▶ [Selected extract]
What did the No Vote party stand for? The pollster organisations found three arguments dominated the views of the No Voters. First, it didn't matter whether New Labour won as it would make no difference to people's lives. Second, none of the parties would do anything for them. And third, politicians are not to be trusted as they always reneged on their promises. These were powerful enough arguments to win for the No Vote party by a wide margin for the first time in nearly a century of electoral history.
The Queen's Speech has come and gone. In this second term, New Labour says it is making a priority of delivering decent public services to the population. Better schools, a working health service and a functioning transport system within four to five years - these are the promises. As a previous column explained, after two years of cutting public services to win the support of big business of New Labour (1997-99), the government finally launched new spending programmes in 2000. Government spending expansion is supposed to rise from 2.5% a year (about the same as inflation) this year up to 4.2% a next year.
But as the Institute of Fiscal Studies has rigorously pointed out, after 2003 the government cannot sustain improved public spending without either raising the tax burden, measured as tax revenues as a share of national output, or as a share of average household income. The alternative to that is boost the underlying level of economic growth in the British economy so that national output outstrips increased spending.
That would mean the British economy would have to expand at 4-5% a year in real terms for the foreseeable future. Yet the underlying levels of economic growth in Britain seem locked at about 2.0-2.5% a year. A faster rate of growth depends on raising the productivity of the existing labour force and also increasing the amount of people employed.
The irony is that Gordon Brown has made it his key aim in the second term of New Labour to create an 'enterprise economy', with the objective of raising the UK's pitifully low productivity levels. Despite manufacturing employment declining, output per employee in that sector has risen only 1.5% a year since 1997. That compares with the 4-5% growth seen in the US. And without faster productivity, the UK cannot grow faster.

▶ [Given records]
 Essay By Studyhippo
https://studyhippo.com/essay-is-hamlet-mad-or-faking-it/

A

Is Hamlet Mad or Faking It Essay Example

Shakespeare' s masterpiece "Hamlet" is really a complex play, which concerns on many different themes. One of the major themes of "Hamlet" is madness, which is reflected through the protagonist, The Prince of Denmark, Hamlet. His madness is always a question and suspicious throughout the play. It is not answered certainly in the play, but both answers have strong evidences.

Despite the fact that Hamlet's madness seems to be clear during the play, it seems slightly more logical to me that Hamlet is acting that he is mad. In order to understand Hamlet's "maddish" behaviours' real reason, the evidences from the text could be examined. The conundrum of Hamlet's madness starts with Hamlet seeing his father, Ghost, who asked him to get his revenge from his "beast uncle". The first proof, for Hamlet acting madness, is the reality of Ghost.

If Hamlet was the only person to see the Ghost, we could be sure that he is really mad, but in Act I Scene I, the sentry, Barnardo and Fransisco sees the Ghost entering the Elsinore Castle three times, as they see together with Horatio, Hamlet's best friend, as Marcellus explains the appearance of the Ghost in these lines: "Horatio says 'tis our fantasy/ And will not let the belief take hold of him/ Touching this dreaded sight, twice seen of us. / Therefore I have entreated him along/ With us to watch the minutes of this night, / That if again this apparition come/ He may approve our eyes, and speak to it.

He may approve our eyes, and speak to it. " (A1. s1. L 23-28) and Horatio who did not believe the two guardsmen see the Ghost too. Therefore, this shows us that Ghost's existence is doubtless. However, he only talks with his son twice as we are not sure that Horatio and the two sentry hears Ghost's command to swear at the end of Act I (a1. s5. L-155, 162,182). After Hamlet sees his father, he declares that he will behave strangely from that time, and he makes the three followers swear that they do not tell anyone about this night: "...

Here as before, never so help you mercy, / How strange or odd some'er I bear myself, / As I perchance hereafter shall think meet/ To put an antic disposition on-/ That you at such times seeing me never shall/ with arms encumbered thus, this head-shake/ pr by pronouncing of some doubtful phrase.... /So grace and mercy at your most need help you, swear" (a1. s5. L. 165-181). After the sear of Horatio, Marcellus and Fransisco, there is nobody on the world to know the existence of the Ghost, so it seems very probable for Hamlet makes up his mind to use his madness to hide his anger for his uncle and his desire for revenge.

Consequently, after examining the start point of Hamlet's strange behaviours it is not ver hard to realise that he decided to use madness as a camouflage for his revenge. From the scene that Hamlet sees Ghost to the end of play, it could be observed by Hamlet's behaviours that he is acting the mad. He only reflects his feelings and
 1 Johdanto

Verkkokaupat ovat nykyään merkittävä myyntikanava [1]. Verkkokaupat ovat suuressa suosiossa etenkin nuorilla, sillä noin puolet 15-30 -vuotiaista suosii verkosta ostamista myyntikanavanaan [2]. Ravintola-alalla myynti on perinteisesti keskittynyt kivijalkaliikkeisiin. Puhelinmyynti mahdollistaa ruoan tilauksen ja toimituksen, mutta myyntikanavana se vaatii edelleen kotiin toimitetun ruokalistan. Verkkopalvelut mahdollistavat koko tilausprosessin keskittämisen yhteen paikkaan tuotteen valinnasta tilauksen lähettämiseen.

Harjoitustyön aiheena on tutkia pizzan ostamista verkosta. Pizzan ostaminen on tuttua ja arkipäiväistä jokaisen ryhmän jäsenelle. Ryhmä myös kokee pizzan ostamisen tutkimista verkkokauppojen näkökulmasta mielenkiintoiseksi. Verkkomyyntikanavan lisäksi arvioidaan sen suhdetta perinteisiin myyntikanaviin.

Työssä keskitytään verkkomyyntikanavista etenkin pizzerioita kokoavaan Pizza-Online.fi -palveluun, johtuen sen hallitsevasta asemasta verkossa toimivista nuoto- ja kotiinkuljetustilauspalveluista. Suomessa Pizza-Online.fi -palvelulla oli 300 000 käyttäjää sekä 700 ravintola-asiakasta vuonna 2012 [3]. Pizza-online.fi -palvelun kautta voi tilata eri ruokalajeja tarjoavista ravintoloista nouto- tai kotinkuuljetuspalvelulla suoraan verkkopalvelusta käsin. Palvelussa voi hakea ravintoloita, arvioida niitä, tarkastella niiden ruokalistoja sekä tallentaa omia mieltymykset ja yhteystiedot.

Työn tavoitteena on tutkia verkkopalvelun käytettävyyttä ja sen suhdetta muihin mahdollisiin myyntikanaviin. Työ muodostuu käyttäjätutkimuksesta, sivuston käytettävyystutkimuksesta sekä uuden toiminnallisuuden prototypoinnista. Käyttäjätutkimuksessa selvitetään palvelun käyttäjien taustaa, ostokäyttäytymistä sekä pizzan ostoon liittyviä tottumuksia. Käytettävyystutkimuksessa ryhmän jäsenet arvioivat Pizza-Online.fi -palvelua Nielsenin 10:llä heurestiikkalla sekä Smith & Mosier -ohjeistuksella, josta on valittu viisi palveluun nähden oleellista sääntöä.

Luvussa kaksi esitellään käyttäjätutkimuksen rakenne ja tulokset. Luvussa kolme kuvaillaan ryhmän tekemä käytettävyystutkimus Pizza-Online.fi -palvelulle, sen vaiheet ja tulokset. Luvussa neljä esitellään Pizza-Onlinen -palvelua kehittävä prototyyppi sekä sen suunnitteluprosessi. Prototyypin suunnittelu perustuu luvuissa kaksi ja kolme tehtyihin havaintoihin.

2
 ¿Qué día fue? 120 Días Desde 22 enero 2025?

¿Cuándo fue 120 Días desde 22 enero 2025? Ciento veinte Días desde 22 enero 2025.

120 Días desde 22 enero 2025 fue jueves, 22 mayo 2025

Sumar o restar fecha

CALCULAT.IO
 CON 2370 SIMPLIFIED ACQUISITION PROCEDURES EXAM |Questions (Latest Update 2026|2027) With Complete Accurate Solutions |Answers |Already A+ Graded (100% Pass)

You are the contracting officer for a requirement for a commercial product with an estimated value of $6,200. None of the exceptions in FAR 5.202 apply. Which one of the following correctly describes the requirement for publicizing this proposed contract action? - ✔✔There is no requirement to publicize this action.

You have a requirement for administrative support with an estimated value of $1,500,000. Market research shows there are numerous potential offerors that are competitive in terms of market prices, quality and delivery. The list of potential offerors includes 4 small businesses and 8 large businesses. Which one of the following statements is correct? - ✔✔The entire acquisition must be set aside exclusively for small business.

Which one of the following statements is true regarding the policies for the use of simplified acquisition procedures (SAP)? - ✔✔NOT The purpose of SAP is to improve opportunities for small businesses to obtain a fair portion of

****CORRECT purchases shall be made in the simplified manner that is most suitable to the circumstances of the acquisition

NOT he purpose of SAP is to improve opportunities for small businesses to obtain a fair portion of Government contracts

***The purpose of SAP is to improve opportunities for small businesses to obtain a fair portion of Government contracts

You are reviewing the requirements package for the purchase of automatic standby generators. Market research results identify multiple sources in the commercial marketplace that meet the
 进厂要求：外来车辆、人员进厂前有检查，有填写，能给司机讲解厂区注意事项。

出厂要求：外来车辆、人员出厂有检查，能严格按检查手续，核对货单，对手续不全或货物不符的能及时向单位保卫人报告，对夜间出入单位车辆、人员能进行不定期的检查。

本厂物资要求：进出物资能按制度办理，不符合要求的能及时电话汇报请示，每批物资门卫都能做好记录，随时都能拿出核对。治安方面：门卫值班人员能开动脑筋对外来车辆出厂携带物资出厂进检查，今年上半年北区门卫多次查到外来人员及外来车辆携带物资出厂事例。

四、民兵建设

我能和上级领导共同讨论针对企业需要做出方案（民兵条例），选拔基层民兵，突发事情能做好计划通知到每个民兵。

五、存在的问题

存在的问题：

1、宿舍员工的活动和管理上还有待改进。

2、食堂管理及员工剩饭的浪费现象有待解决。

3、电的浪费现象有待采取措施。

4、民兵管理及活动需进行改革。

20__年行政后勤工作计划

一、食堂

▶ [Problem requirements]
In the passage on New Labour's second term, by how much per year has output per employee in manufacturing risen since 1997?

▶ [Response below]
Only 1.5% a year.